Das japanische National Institute of Quantum and Radiological Science and Technology (QST), Fusion for Energy (F4E) und das Princeton Plasma Physics Laboratory (PPPL) haben kürzlich eine Kooperationsvereinbarung unterzeichnet, der zufolge sich PPPL am Satelliten-Tokamak-Projekt JT-60SA beteiligt, das Teil des japanisch-europäischen Gemeinschaftsprojekts „Broad Approach Initiative“ ist, um gemeinsam die Entwicklung der Fusionsenergie voranzutreiben. Ziel des Projekts ist es, die friedliche Nutzung der Fusionsenergie zu beschleunigen. Der Bau von JT-60SA, der weltweit größten Tokamak-Experimentieranlage für supraleitendes Plasma, ist abgeschlossen und die erste Plasmaentladung wurde erfolgreich durchgeführt. Mit dieser Zusammenarbeit ist PPPL die erste Institution außerhalb Japans und Europas, die einen wesentlichen Beitrag zum JT-60SA-Projekt leistet.

Gemäß der Vereinbarung wird PPPL fortschrittliche Diagnosetechnologie für JT-60SA bereitstellen, wobei der Schwerpunkt auf der Messung der Verunreinigungszusammensetzung im Plasma liegt. Das von PPPL entwickelte Röntgenkristallspektrometer kann die von Plasmaverunreinigungen emittierten spektralen Informationen genau erfassen und wichtige Parameter wie Verunreinigungsionendichte, Temperatur, Elektronentemperatur und Plasmaflusszusammensetzung liefern. Seine Geschwindigkeit und räumliche Auflösung sind besser als bei herkömmlichen Diagnosemethoden. Diese Daten sind entscheidend für das Verständnis der physikalischen Eigenschaften des Verunreinigungstransports und die Optimierung der Plasmaleistung. Verunreinigungen können nicht nur die Überhitzung erhitzter Komponenten verhindern und einen stabilen Betrieb des Geräts aufrechterhalten, sondern auch den Plasmakern kühlen. Daher ist die Kontrolle des Verunreinigungsverhaltens für die Stabilität von Fusionsreaktionen von großer Bedeutung. Das Spektrometer soll 2026 in das Plasmaerhitzungsexperiment JT-60SA eingebaut werden, und PPPL-Experten werden durch die Bedienung des Instruments und den Datenaustausch intensiv am Versuchsprozess beteiligt sein.

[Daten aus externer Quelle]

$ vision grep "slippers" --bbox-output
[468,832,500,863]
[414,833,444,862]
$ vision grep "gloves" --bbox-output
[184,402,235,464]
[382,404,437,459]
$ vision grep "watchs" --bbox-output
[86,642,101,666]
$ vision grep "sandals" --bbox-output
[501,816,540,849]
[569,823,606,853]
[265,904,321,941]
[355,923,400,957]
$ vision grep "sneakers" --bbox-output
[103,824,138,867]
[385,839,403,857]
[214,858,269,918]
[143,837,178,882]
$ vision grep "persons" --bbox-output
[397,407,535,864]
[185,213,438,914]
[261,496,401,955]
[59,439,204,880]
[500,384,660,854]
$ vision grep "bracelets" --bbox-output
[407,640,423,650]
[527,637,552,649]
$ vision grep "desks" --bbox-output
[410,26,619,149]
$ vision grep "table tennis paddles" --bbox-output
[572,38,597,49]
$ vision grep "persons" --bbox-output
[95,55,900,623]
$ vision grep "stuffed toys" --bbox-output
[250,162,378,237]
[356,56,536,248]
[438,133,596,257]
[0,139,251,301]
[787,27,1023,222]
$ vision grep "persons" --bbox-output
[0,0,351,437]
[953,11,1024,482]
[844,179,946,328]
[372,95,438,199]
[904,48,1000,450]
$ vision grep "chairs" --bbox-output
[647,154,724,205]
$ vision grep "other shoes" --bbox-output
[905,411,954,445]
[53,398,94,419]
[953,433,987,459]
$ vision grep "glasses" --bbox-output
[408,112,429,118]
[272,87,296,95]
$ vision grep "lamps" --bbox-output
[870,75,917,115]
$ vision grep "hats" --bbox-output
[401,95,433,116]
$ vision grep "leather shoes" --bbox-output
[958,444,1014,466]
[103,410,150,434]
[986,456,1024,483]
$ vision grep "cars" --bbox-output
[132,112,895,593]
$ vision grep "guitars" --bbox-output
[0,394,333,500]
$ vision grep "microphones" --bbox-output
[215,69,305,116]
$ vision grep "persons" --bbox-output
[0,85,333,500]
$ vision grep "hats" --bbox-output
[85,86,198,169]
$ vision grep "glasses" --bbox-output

QST, F4E und PPPL beteiligen sich seit langem am ITER-Projekt und den zugehörigen DEMO-Reaktorprojekten. Die JT-60SA-Kooperationsvereinbarung vertieft die trilaterale Partnerschaft weiter. Der Austausch wissenschaftlicher Daten soll neue Erkenntnisse liefern und die Entwicklung wichtiger Fusionsenergietechnologien beschleunigen. Die drei Parteien erklärten, diese Zusammenarbeit als Chance zu nutzen, die globale Fusionsenergieforschung auf ein neues Niveau zu heben und saubere, nachhaltige Energielösungen für die Zukunft bereitzustellen.